I depends on what kind of thing you need done. For textual analysis, I’m fortunate to have a local machine that can run some very large models locally, and I’ve learned enough MLX and coreML to have some really performant local models on my home network (qwen3-235B is perhaps my favorite to run local…. The latest release is very good with the languages I use, and it picks up a lot of the nuances that the frontier models catch). I also run a very large qwen3 coder model for …. You guessed it, code related tasks.
I really don’t get everyone’s fascination with OpenAI … even chat 4.1 is a snooze fest. I find Claude even worse…. Claude has a very nasty probability of getting started on a losing subnetwork and walking itself into dead ends that it will spend 1M tokens before admitting “You’re absolutely right” when informing it that it just wasted half a gigawatt hour computing…. At other times, Claude can be very good, so I can see why people like the good Claude at times…. It’s just too bipolar for me and too runny…
I don’t see anyone talking about Grok, and I’m sure there’s all sorts of opinions based on the shenanigans they play with the free public model, but supergrok 4 is insanely good and stable, especially at iterative conversation and long context.

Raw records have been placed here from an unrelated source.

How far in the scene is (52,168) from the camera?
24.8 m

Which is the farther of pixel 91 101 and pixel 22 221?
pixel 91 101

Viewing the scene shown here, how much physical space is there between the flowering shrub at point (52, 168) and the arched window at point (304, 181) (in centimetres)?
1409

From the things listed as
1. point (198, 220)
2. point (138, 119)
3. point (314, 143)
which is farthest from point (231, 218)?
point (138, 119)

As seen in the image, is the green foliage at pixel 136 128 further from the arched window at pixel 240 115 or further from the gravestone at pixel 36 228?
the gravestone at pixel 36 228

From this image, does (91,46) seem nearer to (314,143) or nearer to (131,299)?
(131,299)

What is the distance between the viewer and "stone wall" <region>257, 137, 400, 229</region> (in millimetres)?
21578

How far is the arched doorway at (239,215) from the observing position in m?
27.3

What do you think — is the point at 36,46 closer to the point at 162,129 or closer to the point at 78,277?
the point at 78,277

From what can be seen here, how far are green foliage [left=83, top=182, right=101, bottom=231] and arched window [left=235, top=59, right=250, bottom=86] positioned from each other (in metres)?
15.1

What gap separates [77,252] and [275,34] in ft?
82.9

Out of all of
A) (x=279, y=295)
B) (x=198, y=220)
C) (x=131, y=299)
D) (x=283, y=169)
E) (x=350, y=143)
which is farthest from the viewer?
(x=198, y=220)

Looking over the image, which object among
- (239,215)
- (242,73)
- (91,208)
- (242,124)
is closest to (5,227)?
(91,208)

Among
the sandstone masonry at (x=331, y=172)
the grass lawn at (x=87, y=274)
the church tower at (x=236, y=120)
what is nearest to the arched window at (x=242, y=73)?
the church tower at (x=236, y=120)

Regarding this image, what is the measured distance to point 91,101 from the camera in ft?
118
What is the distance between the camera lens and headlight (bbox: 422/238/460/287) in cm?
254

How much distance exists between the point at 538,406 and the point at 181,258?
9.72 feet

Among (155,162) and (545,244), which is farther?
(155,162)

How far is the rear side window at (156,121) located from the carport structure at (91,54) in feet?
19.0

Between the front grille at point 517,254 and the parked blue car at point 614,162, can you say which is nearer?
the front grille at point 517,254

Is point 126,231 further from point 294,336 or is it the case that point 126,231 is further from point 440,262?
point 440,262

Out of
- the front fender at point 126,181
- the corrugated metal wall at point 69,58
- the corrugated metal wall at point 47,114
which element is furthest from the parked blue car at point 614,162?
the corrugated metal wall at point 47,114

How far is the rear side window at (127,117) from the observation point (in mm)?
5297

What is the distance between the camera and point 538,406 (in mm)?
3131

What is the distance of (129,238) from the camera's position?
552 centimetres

It’s also perhaps my favorite for technical papers and professional topics. It will quickly adjust tone if I give it hints as to whether I want cheeky, sarcastic, or light banter and it catches nuance better than the other models, I think. The frustration with grok can be the on and off tool problems it has: one day the PDF artifacts are broken, the next day you can have a PDF but markdown is inline and not in artifacts, etc. But if I need frontier size work on something, it can’t be beat — especially on hairy, complex, nasty research into heavy stacks.
I’ve tried Gemini, and while it will hang, I find it to have so flat a response and I notice that it silently ignores a lot of nuance. For legal work, especially when pulling perspectives, that’s not helpful to me.
I have copilot pro (MS ChatGPT) for work and I thought it was a dog last year — it was obvious that Microsoft was cutting corners on compute, as it was also the laziest model of them all. In recent months, it’s really changed, though, and it is kind of obvious that they’ve been using some kind of router behind it to have some tasks handled by some hidden models that are pretty good.
Sometimes, I ask the LLM to play rivals with a document or a set of research — give it some roles to play against a topic (e.g., in very simple terms: how would a lawyer, a chemist, and an accountant react to this?). Again, supergrok seems to handle this kind of task the best of the frontier models, although I would say that chat/copilot can hang there also sometimes)…. Qwen3-235B and Kimi K1 also do really well at tasks like that also — any of them seem to handle iterative prompting and turn conversations really well.
For embedding, document processing, and other tasks, I tend to use some special purpose locally hosted models…. I didn’t get into image analysis and such above, but there’s a bunch of other models for all that. And having the chat window in DT so easily able to connect up to LM studio running on the home network makes it a breeze to have such flexibility so conveniently!!! I think the best answer is to try them for different tasks and you’ll settle on seeing which one does different tasks best for you.